How do I calculate Elo rating change after a game?
First calculate the expected score from the rating difference, then subtract that expectation from the actual score and multiply by K. A win uses actual score 1, a draw uses 0.5, and a loss uses 0. The formula is rating change = effective K x (actual score - expected score).
What does a higher K factor do?
A higher K factor makes the same result move ratings more. Newer or faster-changing pools often use higher K values, while more established ratings usually use lower ones for stability. In FIDE-style mode, the selected K can be reduced when K multiplied by games in the rating period would exceed the rating-period limit.
Why does an upset win gain more points than a favourite win?

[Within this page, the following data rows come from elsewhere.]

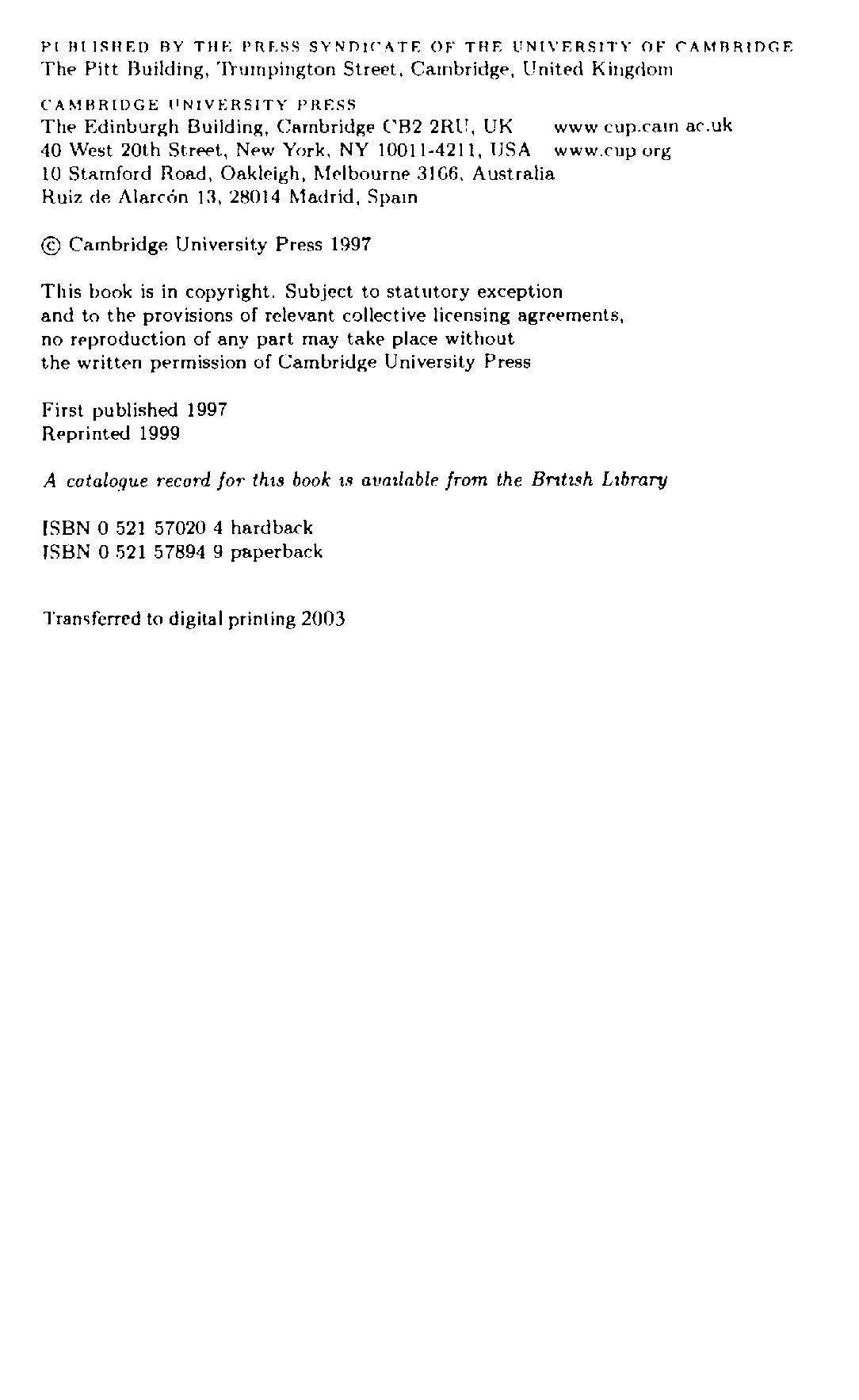 PUBLISHED BY THE PRESS SYNDICATE OF THE UNIVERSITY OF CAMBRIDGE
The Pitt Building, Trumpington Street, Cambridge, United Kingdom

CAMBRIDGE UNIVERSITY PRESS
The Edinburgh Building, Cambridge CB2 2RU, UK www.cup.cam.ac.uk
40 West 20th Street, New York, NY 10011-4211, USA www.cup.org
10 Stamford Road, Oakleigh, Melbourne 3166, Australia
Ruiz de Alarcón 13, 28014 Madrid, Spain

© Cambridge University Press 1997

This book is in copyright. Subject to statutory exception and to the provisions of relevant collective licensing agreements, no reproduction of any part may take place without the written permission of Cambridge University Press

First published 1997
Reprinted 1999

A catalogue record for this book is available from the British Library

ISBN 0 521 57020 4 hardback
ISBN 0 521 57894 9 paperback

Transferred to digital printing 2003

Because the underdog was expected to score less. When the actual score beats the expectation by a larger margin, the Elo formula produces a larger positive rating change. A favourite can still gain points for winning, but the gain is usually smaller because the result was already likely.
Can a draw make my Elo rating go down?
Yes. A draw is scored as 0.5, so it is only neutral when your expected score is also about 0.5. If you are rated much higher than your opponent, your expected score is above 0.5, and drawing counts as an underperformance. If you are the underdog, the same draw can gain points.
What is the 400-point rule in Elo ratings?
A 400-point rule limits the rating difference used in the expected-score step. In the FIDE 2650+ mode used by this calculator, the cap applies to players rated below 2650, while players rated 2650 or above use the full rating gap. The legacy mode caps every player, and classic Elo mode uses no cap.
Why might my federation’s official update differ slightly?
Official systems may batch several games together, round only at the rating-period level, or apply player-specific K-factor rules and provisional-rating adjustments that a generic one-game estimator does not reproduce fully. The calculator is designed to show the underlying mechanics and likely direction, not to replace the official publication record.
Is Elo rating change always zero-sum?
A simple two-player Elo model with the same K factor and symmetric expectations is zero-sum: one player gains exactly what the other loses. Official systems can break that clean symmetry when players have different K factors, when rating-period caps apply, or when special rules affect one player differently from the other.
Can I use this as a chess Elo calculator?
Yes, it is useful for chess rating change estimates because it includes win, draw, and loss scoring, K-factor controls, FIDE-style rating-gap options, and a rating-period game count. For official FIDE publication checks, compare the result with the federation’s own calculation details because final rounding and player-specific rules can still differ.
Does this calculator work for online ratings like Chess.com or Lichess?
It can explain the broad idea of expected score and rating movement, but Chess.com and Lichess do not publish ratings with a fixed-K classical Elo formula. They use Glicko-style systems that include rating uncertainty, so online rating changes can differ substantially from a standard Elo estimate.
What K factor should I choose?
Use the K factor that matches the system you are trying to approximate. Many chess explanations use K=40 for newer or junior players, K=20 for established players below master-level thresholds, and K=10 for highly established top players. For a private game ladder, choose a higher K for faster movement and a lower K for more stable ratings.
Why does the calculator show all win, draw, and loss outcomes?
The scenario table answers the most common planning question before a match: how much could my rating change for each possible result? Seeing all three outcomes at once makes upset value, draw risk, and favourite penalty easier to compare than recalculating the page three separate times.
What is the difference between Elo and MMR?
Elo is a specific rating model with a defined expected-score formula and K-factor update. MMR usually means matchmaking rating, a broader term that can use Elo, Glicko, TrueSkill-style systems, proprietary platform models, or hidden adjustments. Use classic Elo mode for transparent experiments, but do not assume every MMR system updates exactly this way.